Open jeherr opened 3 years ago
Which NNP architecture are you interested?
The ML support in OpenMM is in progress (https://github.com/orgs/openmm/projects/1), but it still not easy to use. If you willing to become an early adopter and start trying things, it will be beneficial for OpenMM.
Well I believe the Chodera group used ANI-2x in the ML/MM paper which only included intramolecular interactions, but this shouldn't be specific to any particular NNP architecture. So long as it predicts energies as a sum of contributions from atoms, any NNP model should be swapable here.
@raimis: @jeherr is a new postdoc in my group working on ML/MM free energy calculations. The openmm-ml package aims to make it simple to convert an MM system to ML/MM, where only the intramolecular interactions for the ML region is handled by ML.
We would like to explore the obvious, simple space of ways we can easily extend this to also include ML for the interactions between ML and MM regions.
@peastman : Is it OK to discuss this here, or should we move this discussion to https://github.com/openmm/openmm-ml?
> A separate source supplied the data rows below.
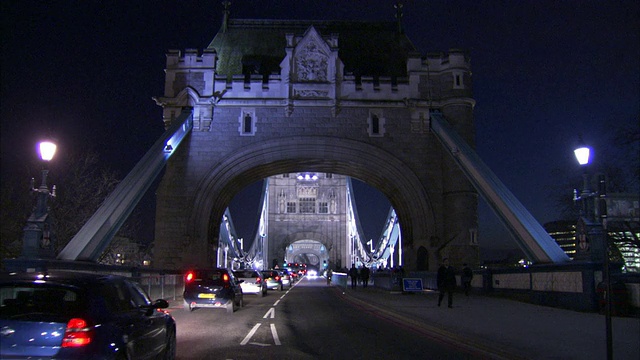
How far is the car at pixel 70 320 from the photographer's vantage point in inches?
197

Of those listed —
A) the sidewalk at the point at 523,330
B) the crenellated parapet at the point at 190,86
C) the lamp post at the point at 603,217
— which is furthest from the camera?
the crenellated parapet at the point at 190,86

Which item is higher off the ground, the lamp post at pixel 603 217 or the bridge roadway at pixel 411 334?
the lamp post at pixel 603 217

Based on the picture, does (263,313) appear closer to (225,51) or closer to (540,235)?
(540,235)

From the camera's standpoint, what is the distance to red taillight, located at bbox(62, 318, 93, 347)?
5.07 metres

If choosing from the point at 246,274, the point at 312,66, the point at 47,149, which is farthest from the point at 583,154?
the point at 312,66

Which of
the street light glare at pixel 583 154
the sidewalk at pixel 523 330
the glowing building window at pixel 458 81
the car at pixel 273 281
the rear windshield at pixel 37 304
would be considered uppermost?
the glowing building window at pixel 458 81

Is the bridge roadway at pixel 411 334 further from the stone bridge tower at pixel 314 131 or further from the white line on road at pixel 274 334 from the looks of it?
the stone bridge tower at pixel 314 131

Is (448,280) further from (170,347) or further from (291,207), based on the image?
(291,207)

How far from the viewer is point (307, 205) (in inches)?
3816

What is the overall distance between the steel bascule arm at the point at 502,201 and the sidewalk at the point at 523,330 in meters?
4.21

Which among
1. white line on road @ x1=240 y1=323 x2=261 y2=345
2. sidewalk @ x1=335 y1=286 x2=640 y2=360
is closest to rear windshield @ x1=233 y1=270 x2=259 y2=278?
sidewalk @ x1=335 y1=286 x2=640 y2=360

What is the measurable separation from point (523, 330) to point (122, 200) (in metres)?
17.3

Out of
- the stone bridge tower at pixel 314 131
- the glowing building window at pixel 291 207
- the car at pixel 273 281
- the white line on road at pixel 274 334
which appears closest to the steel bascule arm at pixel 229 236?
the car at pixel 273 281

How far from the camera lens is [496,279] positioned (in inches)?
874
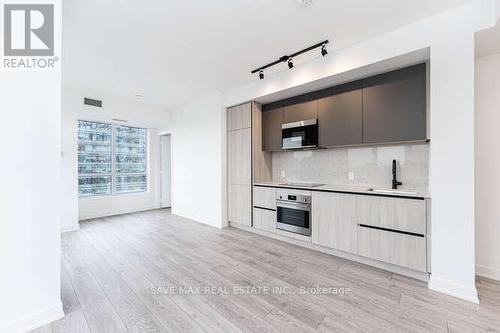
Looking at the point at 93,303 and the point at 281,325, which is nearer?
the point at 281,325

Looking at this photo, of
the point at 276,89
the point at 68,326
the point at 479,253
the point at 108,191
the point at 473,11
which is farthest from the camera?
the point at 108,191

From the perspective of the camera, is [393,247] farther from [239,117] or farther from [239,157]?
[239,117]

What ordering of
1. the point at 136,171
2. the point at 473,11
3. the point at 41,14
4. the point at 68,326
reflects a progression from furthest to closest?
the point at 136,171
the point at 473,11
the point at 41,14
the point at 68,326

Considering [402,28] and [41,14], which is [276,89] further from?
[41,14]

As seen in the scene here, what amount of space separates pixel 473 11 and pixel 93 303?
14.8ft

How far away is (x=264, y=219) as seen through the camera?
154 inches

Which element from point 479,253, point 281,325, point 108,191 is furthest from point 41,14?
point 479,253

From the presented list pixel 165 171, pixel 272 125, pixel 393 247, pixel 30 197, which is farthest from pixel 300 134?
pixel 165 171

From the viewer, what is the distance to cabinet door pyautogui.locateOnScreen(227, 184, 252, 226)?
13.7 ft

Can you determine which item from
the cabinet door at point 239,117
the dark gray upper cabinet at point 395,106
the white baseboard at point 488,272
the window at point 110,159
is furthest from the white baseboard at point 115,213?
the white baseboard at point 488,272

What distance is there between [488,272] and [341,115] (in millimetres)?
2462

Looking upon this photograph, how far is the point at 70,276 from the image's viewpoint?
2.56 metres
We shouldn't do anything that's specific to ANI. That's what was used in the one paper, but it's an outdated architecture. Other types of models are far more accurate. In the longer term, those are what we should plan to focus on.
In modern architectures, there's no such thing as an AEV. They're convolutional. You start by producing an embedding vector for each atom. A series of layers exchanges information between nearby atoms. At the end, you produce an energy for each atom.
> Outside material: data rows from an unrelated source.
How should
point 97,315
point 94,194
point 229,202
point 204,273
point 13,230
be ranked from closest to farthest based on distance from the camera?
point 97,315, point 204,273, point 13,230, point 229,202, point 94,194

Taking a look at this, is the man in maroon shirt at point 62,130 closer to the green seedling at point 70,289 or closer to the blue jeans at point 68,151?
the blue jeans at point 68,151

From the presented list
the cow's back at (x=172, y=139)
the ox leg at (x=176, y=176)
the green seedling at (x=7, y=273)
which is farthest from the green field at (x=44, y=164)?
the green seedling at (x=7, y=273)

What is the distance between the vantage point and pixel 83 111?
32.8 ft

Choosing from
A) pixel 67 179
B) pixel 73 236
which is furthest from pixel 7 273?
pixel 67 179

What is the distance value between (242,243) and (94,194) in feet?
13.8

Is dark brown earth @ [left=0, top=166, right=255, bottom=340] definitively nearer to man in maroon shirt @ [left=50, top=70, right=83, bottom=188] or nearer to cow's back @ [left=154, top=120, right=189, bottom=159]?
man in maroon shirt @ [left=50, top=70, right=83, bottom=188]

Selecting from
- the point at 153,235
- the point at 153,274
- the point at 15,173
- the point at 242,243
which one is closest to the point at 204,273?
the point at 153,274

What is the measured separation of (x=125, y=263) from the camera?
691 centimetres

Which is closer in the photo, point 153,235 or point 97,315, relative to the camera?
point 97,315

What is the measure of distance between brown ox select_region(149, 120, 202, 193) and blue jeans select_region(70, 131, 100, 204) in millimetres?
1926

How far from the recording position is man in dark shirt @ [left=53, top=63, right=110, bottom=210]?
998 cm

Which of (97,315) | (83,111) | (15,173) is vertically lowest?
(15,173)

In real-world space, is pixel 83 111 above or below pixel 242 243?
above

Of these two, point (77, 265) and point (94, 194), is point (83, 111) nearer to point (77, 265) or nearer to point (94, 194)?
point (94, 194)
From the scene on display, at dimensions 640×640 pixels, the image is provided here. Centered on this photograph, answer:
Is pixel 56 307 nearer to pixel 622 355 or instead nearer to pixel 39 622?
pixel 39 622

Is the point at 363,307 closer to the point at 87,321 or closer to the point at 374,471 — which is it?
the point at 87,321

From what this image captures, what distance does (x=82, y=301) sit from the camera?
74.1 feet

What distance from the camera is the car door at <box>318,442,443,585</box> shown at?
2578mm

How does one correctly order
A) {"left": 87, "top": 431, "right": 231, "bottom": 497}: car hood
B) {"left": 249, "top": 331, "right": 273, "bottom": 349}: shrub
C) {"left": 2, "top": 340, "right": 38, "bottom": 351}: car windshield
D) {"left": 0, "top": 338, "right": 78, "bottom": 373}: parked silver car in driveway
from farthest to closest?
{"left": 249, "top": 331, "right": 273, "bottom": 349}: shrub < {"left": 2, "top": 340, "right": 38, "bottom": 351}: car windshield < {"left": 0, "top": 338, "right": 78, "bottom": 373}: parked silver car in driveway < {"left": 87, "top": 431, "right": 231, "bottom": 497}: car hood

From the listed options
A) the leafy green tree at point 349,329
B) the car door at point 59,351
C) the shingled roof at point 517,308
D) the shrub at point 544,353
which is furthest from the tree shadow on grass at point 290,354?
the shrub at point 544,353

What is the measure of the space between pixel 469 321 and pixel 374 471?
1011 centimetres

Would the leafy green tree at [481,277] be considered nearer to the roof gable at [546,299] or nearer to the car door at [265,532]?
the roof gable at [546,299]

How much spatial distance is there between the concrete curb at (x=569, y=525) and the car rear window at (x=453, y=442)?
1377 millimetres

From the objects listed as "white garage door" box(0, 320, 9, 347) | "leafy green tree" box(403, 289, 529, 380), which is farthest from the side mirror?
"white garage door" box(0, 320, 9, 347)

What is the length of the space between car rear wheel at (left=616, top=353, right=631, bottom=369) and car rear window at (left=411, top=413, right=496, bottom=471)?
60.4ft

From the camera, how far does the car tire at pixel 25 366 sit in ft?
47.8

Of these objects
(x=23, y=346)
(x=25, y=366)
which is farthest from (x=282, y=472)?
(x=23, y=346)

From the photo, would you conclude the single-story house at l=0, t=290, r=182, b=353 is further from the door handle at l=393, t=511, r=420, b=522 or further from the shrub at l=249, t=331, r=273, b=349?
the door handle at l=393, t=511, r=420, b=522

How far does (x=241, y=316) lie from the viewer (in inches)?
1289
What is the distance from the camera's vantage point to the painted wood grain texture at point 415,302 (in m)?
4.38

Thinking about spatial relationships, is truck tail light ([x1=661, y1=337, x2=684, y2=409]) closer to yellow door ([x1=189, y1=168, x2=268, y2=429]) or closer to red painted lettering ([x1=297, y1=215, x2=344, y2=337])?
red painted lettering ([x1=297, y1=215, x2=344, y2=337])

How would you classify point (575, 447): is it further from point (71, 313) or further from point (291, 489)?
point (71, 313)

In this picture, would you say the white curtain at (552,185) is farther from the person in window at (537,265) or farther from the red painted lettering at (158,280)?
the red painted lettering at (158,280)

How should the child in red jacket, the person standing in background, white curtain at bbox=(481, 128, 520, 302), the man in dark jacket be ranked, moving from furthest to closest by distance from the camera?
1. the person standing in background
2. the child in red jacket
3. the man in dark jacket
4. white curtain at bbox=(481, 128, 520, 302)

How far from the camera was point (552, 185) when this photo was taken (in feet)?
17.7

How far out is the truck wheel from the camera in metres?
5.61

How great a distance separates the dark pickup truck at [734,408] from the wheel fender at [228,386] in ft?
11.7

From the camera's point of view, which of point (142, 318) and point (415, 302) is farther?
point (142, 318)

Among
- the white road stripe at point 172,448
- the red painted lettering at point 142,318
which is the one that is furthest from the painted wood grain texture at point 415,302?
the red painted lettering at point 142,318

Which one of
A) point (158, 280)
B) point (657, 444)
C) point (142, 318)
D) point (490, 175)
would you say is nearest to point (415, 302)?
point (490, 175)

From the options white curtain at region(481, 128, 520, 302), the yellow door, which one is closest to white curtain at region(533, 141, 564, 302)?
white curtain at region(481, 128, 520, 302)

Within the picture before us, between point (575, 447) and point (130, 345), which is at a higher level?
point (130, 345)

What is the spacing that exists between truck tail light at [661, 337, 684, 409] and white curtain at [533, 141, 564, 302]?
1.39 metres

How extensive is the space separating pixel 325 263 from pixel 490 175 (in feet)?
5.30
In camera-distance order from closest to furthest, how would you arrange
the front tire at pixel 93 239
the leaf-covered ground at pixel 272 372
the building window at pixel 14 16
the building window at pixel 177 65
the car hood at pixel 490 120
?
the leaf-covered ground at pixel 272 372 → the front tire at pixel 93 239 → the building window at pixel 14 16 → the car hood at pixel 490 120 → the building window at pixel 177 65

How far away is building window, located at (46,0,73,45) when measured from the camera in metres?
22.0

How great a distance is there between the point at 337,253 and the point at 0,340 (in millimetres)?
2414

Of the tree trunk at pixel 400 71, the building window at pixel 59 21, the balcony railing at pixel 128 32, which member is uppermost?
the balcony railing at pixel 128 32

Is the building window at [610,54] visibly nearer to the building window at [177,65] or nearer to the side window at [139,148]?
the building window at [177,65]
The closest equivalent to what you described would be to only produce energies for a limited number of atoms, and therefore only do the earlier calculations needed to produce them. But that still ends up being a lot of work. Suppose you have five layers each with a cutoff of 10 A. For the very last layer, you only need to produce output for your small number of atoms. But for the next to last layer, you need to produce output for every atom within 10 A of any of them. For the third to last layer, any atom within 20 A of any of them. And so on.
@peastman : Is it OK to discuss this here, or should we move this discussion to https://github.com/openmm/openmm-ml?
Where do you suppose "here" is? :)
We shouldn't do anything that's specific to ANI. That's what was used in the one paper, but it's an outdated architecture. Other types of models are far more accurate. In the longer term, those are what we should plan to focus on.
Do you have a good comparison of the speed of ANI vs the higher accuracy models? Something where we're really saturating the GPU to compare. I suspect ANI is more than a factor of 2 faster, but less than a factor of 10. There's a lot of computational efficiency in there that we might need which those other models cannot provide. We already lose about a factor of 5 or 10 when using ML just for the ligand compared with pure MM.
The closest equivalent to what you described would be to only produce energies for a limited number of atoms, and therefore only do the earlier calculations needed to produce them. But that still ends up being a lot of work. Suppose you have five layers each with a cutoff of 10 A. For the very last layer, you only need to produce output for your small number of atoms. But for the next to last layer, you need to produce output for every atom within 10 A of any of them. For the third to last layer, any atom within 20 A of any of them. And so on.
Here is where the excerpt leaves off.